◆ BRANO SCELTO ◆

________________

Allo Stato competerebbe, quindi, la potestà di disciplinare mediante
proprie leggi, “eventualmente cedevoli”, le attività
amministrative degli enti locali, anche in ambiti non compresi nelle materie
elencate nell’art. 117, secondo comma, della Costituzione.

 

Peraltro il
legislatore, con la disposizione contenuta nel comma 9 dell’impugnato art. 24
della legge n. 289 del 2002, avrebbe “collocato il proprio intervento
nell’ambito della legislazione concorrente”: la disposizione censurata,
inserita in una legge finanziaria, rientrerebbe nella materia del
“coordinamento della finanza pubblica” (artt. 117, terzo comma, e
119 della Costituzione). Anche in questo atto di costituzione, tuttavia,
l’Avvocatura rileva che “avrebbero potuto evocarsi anche materie di
legislazione esclusiva dello Stato”, quali la tutela della concorrenza e
l’ordinamento civile, nonché i poteri sostitutivi previsti dall’art. 120
della Costituzione. La norma denunciata – prosegue la difesa erariale
– perseguirebbe l’obiettivo del contenimento della spesa pubblica
“allargata” attraverso una maggiore e più aperta concorrenza,
che eliminerebbe le “nicchie” di mini-protezionismo locale, e
attraverso le “economie di scala” ottenibili dai più elevati
volumi di acquisti e di commesse gestiti dalla CONSIP: finalità, queste,
non realizzabili se non attraverso una legislazione unitaria sul piano
nazionale.

 

Nell’atto di
costituzione depositato nel giudizio promosso dalla Provincia autonoma di
Bolzano, l’Avvocatura contesta inoltre il richiamo all’art. 10 della legge
costituzionale n. 3 del 2001, affermando che, in attesa dell’adeguamento dello
statuto, non sarebbe possibile stabilire se le competenze di cui all’art. 117,
quarto comma, della Costituzione spettino alla Regione o alle Province
autonome, sicché la ricorrente non potrebbe dolersi della lesione di una
sfera di competenza di dubbia spettanza. Nel merito, ad avviso della difesa
erariale, la censurata disciplina dell’acquisto di beni e servizi sarebbe
materia concorrente ai sensi degli artt. 5 e 9 dello statuto speciale, non
riconducibile alla materia, di competenza provinciale esclusiva,
dell’ordinamento degli uffici, non avrebbe contenuto dettagliato, ma
costituirebbe norma di principio.

 

3. Con successivo
ricorso (iscritto al n. 73 del registro ricorsi del 2003), la Regione Valle
d’Aosta ha proposto, in riferimento agli artt. 3, 5, 114, 117, 118 e 119 della
Costituzione, all’art. 10 della legge costituzionale 18 ottobre 2001, n. 3, ed
agli artt. 2, primo comma, lettera a), e 4 dello statuto speciale di autonomia,
approvato con la legge costituzionale 26 febbraio 1948, n. 4, questione di
legittimità costituzionale della legge 1° agosto 2003, n. 212
(Conversione in legge, con modificazioni, del decreto-legge 24 giugno 2003, n.

________________

◆ COMPITI ASSEGNATI ◆
1. Riassumi in un elenco puntato il paragrafo del brano che comincia con «Nell'atto di costituzione depositato», conservandone i fatti principali.
2. Ripeti parola per parola il tratto del brano che va da «Nell’atto di» fino a «norma di principio.».
L'elenco non ha alcun legame con il brano.

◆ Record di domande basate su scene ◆
________________

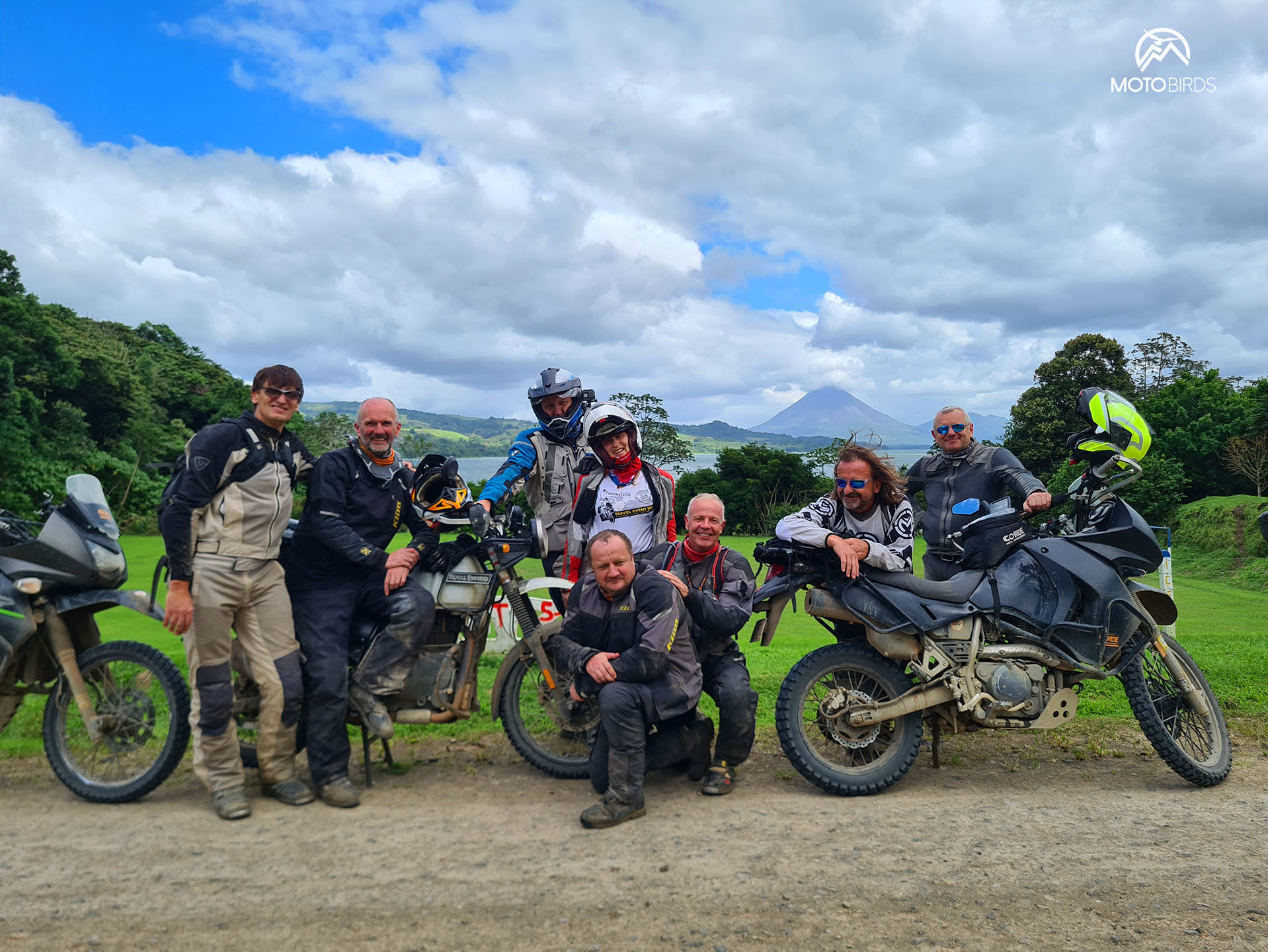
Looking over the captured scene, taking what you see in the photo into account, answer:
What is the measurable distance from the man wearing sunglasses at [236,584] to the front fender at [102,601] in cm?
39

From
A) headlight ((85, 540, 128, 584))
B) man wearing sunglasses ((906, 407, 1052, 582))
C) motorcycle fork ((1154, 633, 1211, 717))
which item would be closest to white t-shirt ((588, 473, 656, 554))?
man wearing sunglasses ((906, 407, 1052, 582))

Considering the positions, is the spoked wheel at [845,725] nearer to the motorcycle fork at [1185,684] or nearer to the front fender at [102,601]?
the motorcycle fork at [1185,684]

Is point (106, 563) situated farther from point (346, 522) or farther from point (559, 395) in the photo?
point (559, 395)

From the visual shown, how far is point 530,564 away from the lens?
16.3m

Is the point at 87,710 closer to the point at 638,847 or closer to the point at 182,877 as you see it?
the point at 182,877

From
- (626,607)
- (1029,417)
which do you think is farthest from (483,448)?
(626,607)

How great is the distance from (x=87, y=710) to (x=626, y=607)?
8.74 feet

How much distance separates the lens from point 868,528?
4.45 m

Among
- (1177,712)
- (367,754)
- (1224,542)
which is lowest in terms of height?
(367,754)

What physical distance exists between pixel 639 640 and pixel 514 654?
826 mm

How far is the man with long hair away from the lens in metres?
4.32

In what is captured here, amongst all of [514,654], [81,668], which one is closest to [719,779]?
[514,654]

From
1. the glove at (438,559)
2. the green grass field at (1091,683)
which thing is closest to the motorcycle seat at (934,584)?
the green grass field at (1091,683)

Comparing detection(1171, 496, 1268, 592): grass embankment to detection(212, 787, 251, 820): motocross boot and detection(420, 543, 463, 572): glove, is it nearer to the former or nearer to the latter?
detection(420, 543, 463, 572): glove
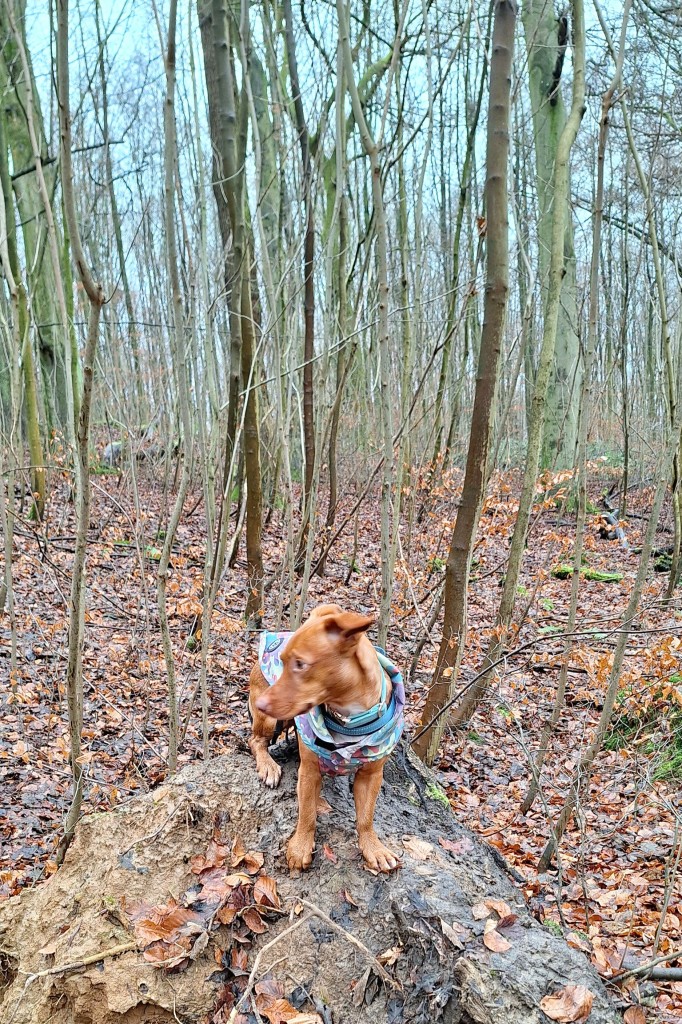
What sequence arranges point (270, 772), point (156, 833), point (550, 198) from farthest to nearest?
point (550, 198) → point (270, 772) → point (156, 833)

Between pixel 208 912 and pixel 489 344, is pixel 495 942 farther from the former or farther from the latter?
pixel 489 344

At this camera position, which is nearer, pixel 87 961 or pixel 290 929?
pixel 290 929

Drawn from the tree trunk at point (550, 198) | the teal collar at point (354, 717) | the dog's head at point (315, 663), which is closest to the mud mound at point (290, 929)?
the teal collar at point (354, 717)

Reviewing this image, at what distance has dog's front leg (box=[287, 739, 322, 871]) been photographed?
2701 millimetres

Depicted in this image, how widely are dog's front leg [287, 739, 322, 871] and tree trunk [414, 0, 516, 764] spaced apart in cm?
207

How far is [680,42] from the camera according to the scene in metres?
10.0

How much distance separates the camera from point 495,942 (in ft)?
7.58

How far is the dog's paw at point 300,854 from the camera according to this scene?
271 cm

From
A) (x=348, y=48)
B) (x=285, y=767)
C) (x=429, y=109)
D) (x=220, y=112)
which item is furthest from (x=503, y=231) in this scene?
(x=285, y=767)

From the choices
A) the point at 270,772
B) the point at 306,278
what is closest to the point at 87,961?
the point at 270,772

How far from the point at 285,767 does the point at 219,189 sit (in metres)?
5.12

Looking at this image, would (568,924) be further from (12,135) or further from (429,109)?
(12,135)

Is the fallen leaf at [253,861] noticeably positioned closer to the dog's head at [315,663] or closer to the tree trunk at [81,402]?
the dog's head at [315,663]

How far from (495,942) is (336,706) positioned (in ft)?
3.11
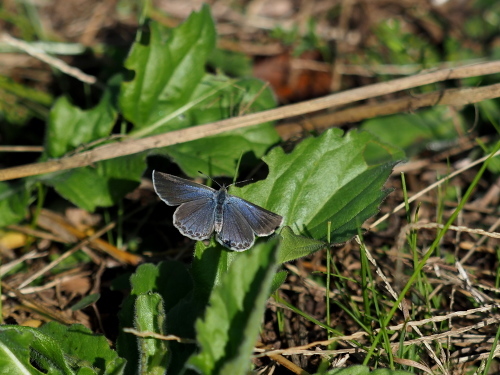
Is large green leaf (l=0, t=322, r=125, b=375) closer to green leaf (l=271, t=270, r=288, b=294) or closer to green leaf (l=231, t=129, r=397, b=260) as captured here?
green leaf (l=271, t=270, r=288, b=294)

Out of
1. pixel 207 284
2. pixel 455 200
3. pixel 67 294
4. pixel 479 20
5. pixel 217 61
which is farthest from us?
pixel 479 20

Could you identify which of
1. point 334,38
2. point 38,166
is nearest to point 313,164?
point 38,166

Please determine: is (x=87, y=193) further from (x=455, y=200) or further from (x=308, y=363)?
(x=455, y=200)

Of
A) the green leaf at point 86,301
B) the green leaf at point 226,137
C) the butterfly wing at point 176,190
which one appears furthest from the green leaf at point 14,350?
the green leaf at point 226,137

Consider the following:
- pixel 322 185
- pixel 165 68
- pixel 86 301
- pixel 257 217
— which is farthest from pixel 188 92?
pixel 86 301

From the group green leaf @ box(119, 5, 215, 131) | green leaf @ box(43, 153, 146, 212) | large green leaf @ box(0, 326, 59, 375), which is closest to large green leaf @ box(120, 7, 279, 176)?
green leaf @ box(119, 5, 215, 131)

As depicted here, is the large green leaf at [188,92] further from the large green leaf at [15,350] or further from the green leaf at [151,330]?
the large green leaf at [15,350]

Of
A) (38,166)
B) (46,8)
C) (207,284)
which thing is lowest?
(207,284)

________________

◆ SOLUZIONI SVOLTE ◆
1.
- Nel giudizio promosso dalla Provincia autonoma di Bolzano, l'Avvocatura contesta il richiamo all'art. 10 della legge costituzionale n. 3 del 2001.
- Finché lo statuto non sarà adeguato, secondo l'Avvocatura, non si potrebbe stabilire se le competenze dell'art. 117, quarto comma, della Costituzione spettino alla Regione o alle Province autonome. La ricorrente quindi non potrebbe lamentare la lesione di una competenza di dubbia spettanza.
- Nel merito, per la difesa erariale la disciplina censurata dell'acquisto di beni e servizi:
  - sarebbe materia concorrente ai sensi degli artt. 5 e 9 dello statuto speciale;
  - non rientrerebbe nell'ordinamento degli uffici, di competenza provinciale esclusiva;
  - non avrebbe contenuto dettagliato e costituirebbe norma di principio.

2.
Nell’atto di
costituzione depositato nel giudizio promosso dalla Provincia autonoma di
Bolzano, l’Avvocatura contesta inoltre il richiamo all’art. 10 della legge
costituzionale n. 3 del 2001, affermando che, in attesa dell’adeguamento dello
statuto, non sarebbe possibile stabilire se le competenze di cui all’art. 117,
quarto comma, della Costituzione spettino alla Regione o alle Province
autonome, sicché la ricorrente non potrebbe dolersi della lesione di una
sfera di competenza di dubbia spettanza. Nel merito, ad avviso della difesa
erariale, la censurata disciplina dell’acquisto di beni e servizi sarebbe
materia concorrente ai sensi degli artt. 5 e 9 dello statuto speciale, non
riconducibile alla materia, di competenza provinciale esclusiva,
dell’ordinamento degli uffici, non avrebbe contenuto dettagliato, ma
costituirebbe norma di principio.